In a packed auditorium at the Game Developers Conference last week in San Francisco, 10 indie developers gave a series of microtalks about topics like accessibility, design challenges, diversity, and … sausages. Each speaker during the “Indie Soapbox” brought a unique perspective, and the lineup included the likes of composer and designer Danny Baranowsky (Crypt of the Necrodancer), campaign game developer Rosa Carbo-Mascarell (CorbynRun), and the New York University Game Center’s director, Frank Lantz (Universal Paperclips).

Some speakers challenged developers to consider new angles. Davey Wreden, who developed The Stanley Parable and The Beginner’s Guide, posed the question of how to innovate player-engagement strategies. He posits that most people keep playing because they’re “focused on future outcomes” — they want to get better at the game, they want to make progress, or they want to see more content or story. In all these instances, they’re anticipating what comes next.

“How can you make a game that’s engaging and compelling and at its core doesn’t rely on these three things to make it interesting?” Wreden asked as a creative exercise. He went on to suggest a few ideas, like creating a game where players must make interesting decisions but they don’t get the opportunity to get “better” at those choices, or a game that can be fully experienced in just one hour or 10.

Silverstring Media executive creative director Claris Cyarron suggested that developers open themselves and their games up to “magical thinking” and the occult, adding “divinatory moments” that enable players to take what they need from the experience.
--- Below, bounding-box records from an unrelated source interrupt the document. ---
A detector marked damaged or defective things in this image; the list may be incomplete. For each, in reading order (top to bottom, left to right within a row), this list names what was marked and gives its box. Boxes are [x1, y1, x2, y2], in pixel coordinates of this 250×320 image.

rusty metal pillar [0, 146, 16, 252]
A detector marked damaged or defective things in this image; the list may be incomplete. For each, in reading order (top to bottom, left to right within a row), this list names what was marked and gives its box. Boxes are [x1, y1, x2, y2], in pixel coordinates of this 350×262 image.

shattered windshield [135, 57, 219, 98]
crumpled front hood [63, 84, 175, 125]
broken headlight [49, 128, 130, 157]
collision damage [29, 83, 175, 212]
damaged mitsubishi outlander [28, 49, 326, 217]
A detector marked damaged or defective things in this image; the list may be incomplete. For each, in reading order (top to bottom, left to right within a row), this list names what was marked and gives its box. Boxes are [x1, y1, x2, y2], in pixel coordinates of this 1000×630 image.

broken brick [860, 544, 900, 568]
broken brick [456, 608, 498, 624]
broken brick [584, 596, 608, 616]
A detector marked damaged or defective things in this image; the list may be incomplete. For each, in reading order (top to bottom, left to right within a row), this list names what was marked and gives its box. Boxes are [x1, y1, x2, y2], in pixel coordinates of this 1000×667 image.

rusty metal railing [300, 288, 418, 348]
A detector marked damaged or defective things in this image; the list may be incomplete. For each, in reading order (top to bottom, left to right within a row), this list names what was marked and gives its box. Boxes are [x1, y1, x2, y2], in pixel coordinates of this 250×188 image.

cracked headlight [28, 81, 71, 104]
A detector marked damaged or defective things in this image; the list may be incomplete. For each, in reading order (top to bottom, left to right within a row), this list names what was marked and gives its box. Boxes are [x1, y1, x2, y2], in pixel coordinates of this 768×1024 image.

She offered a few design tips, such as asking open-ended questions, providing visual hooks that players can interpret in many ways, and incorporating randomness.

Subset Games cofounder Justin Ma took developers to task for feeding into “gaming neuroses” such as players’ obsessions with tweaking stats or grinding for experience levels. “My problem isn’t that you can game the system by being as efficient as possible,” said Ma. “My problem is when it’s specifically not fun to do so.” He warned against making games where being time-efficient comes at the expense of enjoyment and where players don’t have incentives to try new strategies because one method enables them to brute force their way through all situations.

Other speakers urged developers to consider broader demographics. Different Games Collective organizer Dee Del Rosario put up a photo of themselves with a red bull’s-eye and encouraged developers to “target” them with more inclusive games that, for instance, have customizable pronouns or a wide variety of skin tones that aren’t simply added as an afterthought.

“As an indie that’s not beholden to stakeholders, target me,” Del Rosario said. “Hire a diversity consultant and make me your target audience.”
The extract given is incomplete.